Penulis: Muhammad Riduan
SAMARINDA, Presisi.co — Pengelolaan limbah di gerai Mie Gacoan Jalan Ahmad Yani, Samarinda, menjadi sorotan tajam. Komisi III Dewan Perwakilan Rakyat Daerah (DPRD) Kota Samarinda melakukan inspeksi mendadak (sidak) ke lokasi tersebut pada Kamis, 5 Maret 2026, setelah menerima rentetan laporan masyarakat terkait dugaan persoalan Instalasi Pengolahan Air Limbah (IPAL).
Ketua Komisi III DPRD Samarinda, Deni Hakim Anwar, mengungkapkan bahwa hasil tinjauan lapangan menunjukkan kondisi pembuangan limbah yang cukup memprihatinkan. Ditemukan sisa buangan berupa minyak dan lemak dalam volume besar yang diduga mencemari lingkungan sekitar.
“Saat kami cek langsung, terlihat sisa buangan limbah berupa minyak dan lemak itu luar biasa. Kami ingin memastikan mereka melengkapi IPAL secara teknis, karena penampungan yang kami lihat tadi sudah penuh,” tegas Deni Hakim Anwar kepada Presisi.co.
Meski pihak manajemen mengklaim telah melakukan penyedotan limbah rutin sebanyak satu hingga dua kali sehari, DPRD menilai klaim tersebut sulit dipantau validitasnya secara berkala. Deni juga mencurigai adanya aliran limbah yang masih merembes ke drainase publik, mengingat kondisi parit di sekitar lokasi identik dengan titik buangan restoran sebelumnya.
“Pihak manajemen mengaku jalur ke selokan sudah ditutup pascasidak sebelumnya. Namun, kami melihat kondisi got di sekitar lokasi hampir sama dengan titik buangan mereka. Kami tidak bisa berasumsi, makanya akan kami panggil manajemen bersama Dinas Lingkungan Hidup (DLH) untuk memastikan sistem berjalan sesuai ketentuan,” tambah legislator Partai Gerindra tersebut.
Kepala Bidang Pengendalian Pencemaran dan Kerusakan Lingkungan Hidup DLH Samarinda, Agus Maryanto, menilai sistem pengolahan limbah di gerai tersebut belum memenuhi standar teknis.

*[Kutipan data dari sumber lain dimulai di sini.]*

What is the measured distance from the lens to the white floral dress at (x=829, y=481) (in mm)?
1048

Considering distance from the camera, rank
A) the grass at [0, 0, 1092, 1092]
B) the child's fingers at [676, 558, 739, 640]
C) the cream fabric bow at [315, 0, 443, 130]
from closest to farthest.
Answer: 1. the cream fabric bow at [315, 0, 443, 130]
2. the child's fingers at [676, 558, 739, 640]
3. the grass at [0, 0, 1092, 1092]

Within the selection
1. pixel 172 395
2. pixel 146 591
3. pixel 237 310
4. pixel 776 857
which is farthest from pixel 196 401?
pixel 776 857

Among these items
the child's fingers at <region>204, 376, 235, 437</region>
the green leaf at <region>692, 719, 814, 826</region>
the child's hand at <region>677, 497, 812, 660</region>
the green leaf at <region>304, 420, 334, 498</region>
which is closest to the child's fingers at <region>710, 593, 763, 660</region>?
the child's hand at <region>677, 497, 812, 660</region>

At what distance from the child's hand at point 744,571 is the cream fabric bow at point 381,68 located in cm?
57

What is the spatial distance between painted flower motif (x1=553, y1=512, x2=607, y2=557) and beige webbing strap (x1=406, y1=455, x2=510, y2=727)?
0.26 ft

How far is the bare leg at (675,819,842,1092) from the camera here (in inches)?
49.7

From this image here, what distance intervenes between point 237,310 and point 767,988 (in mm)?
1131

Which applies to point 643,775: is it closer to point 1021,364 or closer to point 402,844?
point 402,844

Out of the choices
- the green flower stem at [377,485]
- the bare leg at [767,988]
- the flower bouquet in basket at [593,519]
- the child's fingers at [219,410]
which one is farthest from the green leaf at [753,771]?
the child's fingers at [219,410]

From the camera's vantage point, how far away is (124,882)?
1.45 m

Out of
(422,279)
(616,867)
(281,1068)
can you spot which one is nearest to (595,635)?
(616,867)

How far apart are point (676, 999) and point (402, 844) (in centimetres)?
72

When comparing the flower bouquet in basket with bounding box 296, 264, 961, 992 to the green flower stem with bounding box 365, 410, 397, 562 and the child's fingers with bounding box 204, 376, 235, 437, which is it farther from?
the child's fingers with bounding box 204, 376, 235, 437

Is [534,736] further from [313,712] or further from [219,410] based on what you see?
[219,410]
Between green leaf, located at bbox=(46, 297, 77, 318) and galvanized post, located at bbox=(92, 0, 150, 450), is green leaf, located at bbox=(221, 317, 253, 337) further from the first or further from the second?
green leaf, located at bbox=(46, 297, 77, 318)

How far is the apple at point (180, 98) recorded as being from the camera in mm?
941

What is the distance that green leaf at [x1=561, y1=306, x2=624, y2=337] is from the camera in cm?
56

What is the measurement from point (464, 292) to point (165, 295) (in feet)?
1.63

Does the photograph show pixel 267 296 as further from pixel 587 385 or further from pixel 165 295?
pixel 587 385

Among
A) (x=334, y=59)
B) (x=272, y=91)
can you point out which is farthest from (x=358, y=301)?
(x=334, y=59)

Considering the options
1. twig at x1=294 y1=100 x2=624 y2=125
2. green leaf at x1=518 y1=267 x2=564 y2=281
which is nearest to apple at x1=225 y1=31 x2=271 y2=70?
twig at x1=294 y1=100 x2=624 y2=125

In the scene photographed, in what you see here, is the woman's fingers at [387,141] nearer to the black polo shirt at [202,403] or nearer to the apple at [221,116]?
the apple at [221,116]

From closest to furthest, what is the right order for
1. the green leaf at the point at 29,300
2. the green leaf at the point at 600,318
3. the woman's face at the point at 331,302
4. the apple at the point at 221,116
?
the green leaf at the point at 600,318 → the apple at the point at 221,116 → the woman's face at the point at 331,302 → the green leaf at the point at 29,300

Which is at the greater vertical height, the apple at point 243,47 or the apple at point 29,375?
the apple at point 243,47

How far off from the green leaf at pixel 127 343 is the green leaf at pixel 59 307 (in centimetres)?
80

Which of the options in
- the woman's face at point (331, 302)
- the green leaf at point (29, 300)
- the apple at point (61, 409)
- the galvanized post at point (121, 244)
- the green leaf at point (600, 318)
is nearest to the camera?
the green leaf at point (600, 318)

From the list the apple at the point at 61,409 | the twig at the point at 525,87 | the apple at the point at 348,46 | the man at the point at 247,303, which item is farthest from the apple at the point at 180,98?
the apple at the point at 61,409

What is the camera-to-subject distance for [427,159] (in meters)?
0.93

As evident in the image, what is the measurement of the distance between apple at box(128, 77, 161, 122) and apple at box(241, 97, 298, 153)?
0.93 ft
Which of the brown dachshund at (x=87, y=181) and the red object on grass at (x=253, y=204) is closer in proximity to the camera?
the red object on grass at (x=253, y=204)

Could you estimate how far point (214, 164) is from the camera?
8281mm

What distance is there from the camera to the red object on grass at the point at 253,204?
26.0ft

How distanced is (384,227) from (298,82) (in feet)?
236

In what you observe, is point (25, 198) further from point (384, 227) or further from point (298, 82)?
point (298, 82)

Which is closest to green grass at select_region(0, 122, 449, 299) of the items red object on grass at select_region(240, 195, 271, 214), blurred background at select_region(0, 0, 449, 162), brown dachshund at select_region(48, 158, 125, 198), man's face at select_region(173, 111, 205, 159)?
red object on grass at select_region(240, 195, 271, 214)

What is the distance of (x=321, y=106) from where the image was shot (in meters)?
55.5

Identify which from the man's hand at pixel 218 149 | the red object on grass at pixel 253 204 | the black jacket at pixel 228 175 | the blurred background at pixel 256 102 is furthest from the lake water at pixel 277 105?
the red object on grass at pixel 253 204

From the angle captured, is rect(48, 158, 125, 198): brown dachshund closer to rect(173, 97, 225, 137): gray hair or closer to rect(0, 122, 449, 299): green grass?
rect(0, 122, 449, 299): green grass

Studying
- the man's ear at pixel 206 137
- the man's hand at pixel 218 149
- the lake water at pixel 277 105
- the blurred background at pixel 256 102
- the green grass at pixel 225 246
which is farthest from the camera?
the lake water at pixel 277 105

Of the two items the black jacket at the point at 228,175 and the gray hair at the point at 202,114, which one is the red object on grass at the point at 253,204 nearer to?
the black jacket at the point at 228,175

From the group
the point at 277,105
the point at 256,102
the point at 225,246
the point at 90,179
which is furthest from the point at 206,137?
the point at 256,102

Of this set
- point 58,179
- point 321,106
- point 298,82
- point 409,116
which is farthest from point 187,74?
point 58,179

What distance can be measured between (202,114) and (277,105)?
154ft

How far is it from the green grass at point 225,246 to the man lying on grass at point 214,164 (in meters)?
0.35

Idealnya, restoran dengan volume tinggi wajib memisahkan minyak dan lemak menggunakan grease trap yang efektif sebelum masuk ke proses pengolahan lebih lanjut.
“Sistem yang ada sekarang sebenarnya hanya berupa kolam penampungan, bukan IPAL yang mumpuni secara teknis. Akibatnya, limbah masih bercampur dengan minyak dan lemak. Grease trap seharusnya dipasang di dapur untuk menangkap lemak, tapi melihat kondisi sekarang, pengelolaannya belum maksimal,” jelas Agus.
Berdasarkan hasil pertemuan sebelumnya, pihak manajemen pusat Mie Gacoan dikabarkan telah berkomitmen untuk membangun fasilitas IPAL baru yang lebih standar. Namun, mereka meminta kelonggaran waktu hingga Juni 2026 untuk merealisasikannya.
Menariknya, persoalan serupa ternyata tidak hanya terjadi di Jalan Ahmad Yani. DLH mencatat indikasi masalah pengelolaan limbah juga ditemukan di gerai Mie Gacoan lainnya di Samarinda, seperti di Jalan DI Panjaitan dan Jalan M. Yamin.
“Temuan di lokasi lain hampir sama, meskipun volumenya tidak sebesar di Ahmad Yani. Kami terus memantau komitmen mereka untuk perbaikan sistem ini agar sesuai dengan dokumen SPPL (Surat Pernyataan Kesanggupan Pengelolaan dan Pemantauan Lingkungan) yang mereka miliki,” pungkas Agus.
Hingga berita ini diturunkan, belum ada keterangan resmi dari pihak manajemen Mie Gacoan terkait temuan sidak tersebut. DPRD Samarinda menegaskan akan terus mengawal kasus ini demi memastikan drainase kota tidak tercemar limbah komersial.